L’anta frontale è divisa in due: la parte inferiore si apre dal basso verso l’alto e diventa piano scrittoio, rivelando vani accessoriati con ripiani; quella superiore chiude un modulo contenitore a sviluppo orizzontale. In vendita da GiordanoShop, il mobile scrivania ha la struttura in truciolare e melamminico bianco ed effetto legno. Misura L 100 x P 18/45,5 x H 74 cm, Costa 142,90 euro. https://www.giordanoshop.com

Come deve essere lo spazio adibito a studio

Per svolgere la propria attività, gli elementi fondamentali sono il computer e una buona connessione a Internet, ma non bastano. Il primo step consiste nell’individuare il punto della casa più adatto allo scopo. Deve essere il più possibile isolato dalle altre stanze della casa, quindi tranquillo e silenzioso e, se si riesce, anche luminoso.

Sedia comoda, meglio su ruote

È poi necessario dotarsi di una scrivania completata da una seduta ergonomica. Se c’è lo spazio, anche una piccola libreria o qualche scaffale sono utili. In alternativa alcune scrivanie compatte offrono anche vani adatti allo scopo.

Quale luce per la scrivania, naturale e artificiale

Per lavorare in modo agevole e non gravare sulla vista, bisogna provvedere anche alla corretta illuminazione. La luce naturale dovrebbe arrivare lateralmente; a questa conviene sempre aggiungere l’illuminazione di una lampada dotata di braccio orientabile, per dirigere il fascio di luce dove occorre. 

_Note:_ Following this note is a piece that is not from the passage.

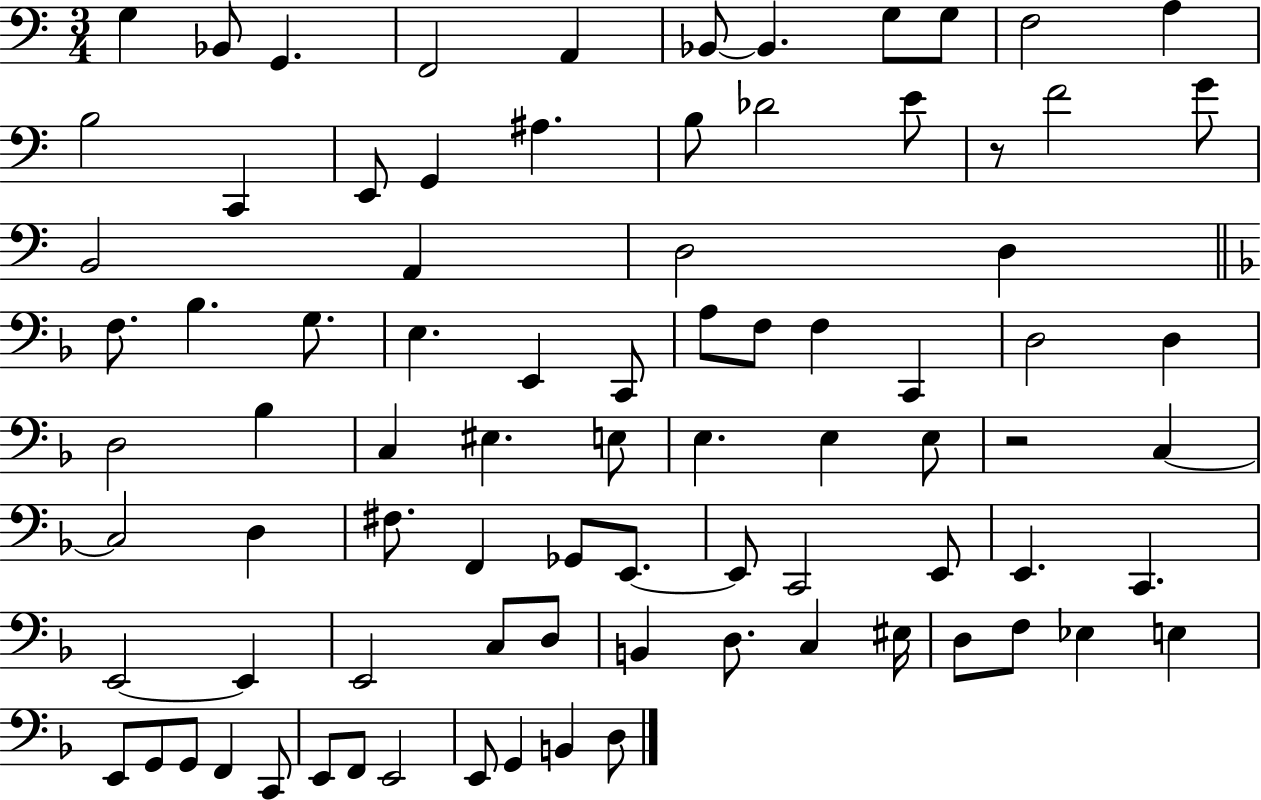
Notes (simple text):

G3/q Bb2/e G2/q. F2/h A2/q Bb2/e Bb2/q. G3/e G3/e F3/h A3/q B3/h C2/q E2/e G2/q A#3/q. B3/e Db4/h E4/e R/e F4/h G4/e B2/h A2/q D3/h D3/q F3/e. Bb3/q. G3/e. E3/q. E2/q C2/e A3/e F3/e F3/q C2/q D3/h D3/q D3/h Bb3/q C3/q EIS3/q. E3/e E3/q. E3/q E3/e R/h C3/q C3/h D3/q F#3/e. F2/q Gb2/e E2/e. E2/e C2/h E2/e E2/q. C2/q. E2/h E2/q E2/h C3/e D3/e B2/q D3/e. C3/q EIS3/s D3/e F3/e Eb3/q E3/q E2/e G2/e G2/e F2/q C2/e E2/e F2/e E2/h E2/e G2/q B2/q D3/e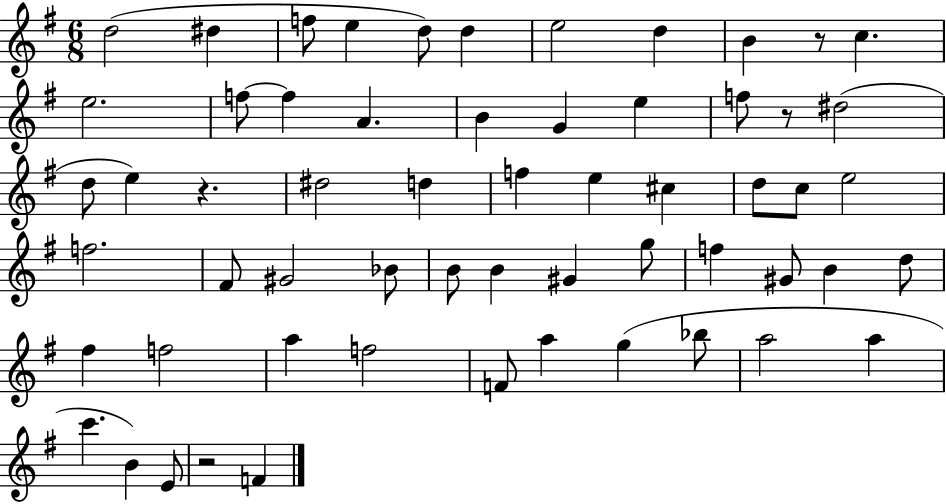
D5/h D#5/q F5/e E5/q D5/e D5/q E5/h D5/q B4/q R/e C5/q. E5/h. F5/e F5/q A4/q. B4/q G4/q E5/q F5/e R/e D#5/h D5/e E5/q R/q. D#5/h D5/q F5/q E5/q C#5/q D5/e C5/e E5/h F5/h. F#4/e G#4/h Bb4/e B4/e B4/q G#4/q G5/e F5/q G#4/e B4/q D5/e F#5/q F5/h A5/q F5/h F4/e A5/q G5/q Bb5/e A5/h A5/q C6/q. B4/q E4/e R/h F4/q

Piccole postazioni ma accoglienti e con un tocco décor

Per un gradevole effetto d’insieme, non basta abbinare bene scrivania e sedia, che costituiscono la base fondamentale per la postazione di lavoro, il consiglio è di pensare a qualche elemento decorativo che renda più gradevole l’insieme. Per esempio, una tappezzeria sulla parete dedicata, che permetta di identificare immediatamente la zona dedicata al lavoro all’interno dell’ambiente e di aggiungere quel tocco personale che rende unico uno spazio. A terra, poi, si può prevedere un tappeto, che renderà l’insieme anche visivamente più morbido e confortevole. Infine una presenza viva come quella di una pianta (per esempio la Sansevieria, capace di purificare l’aria indoor) è garanzia di benefici per il corpo e per lo spirito.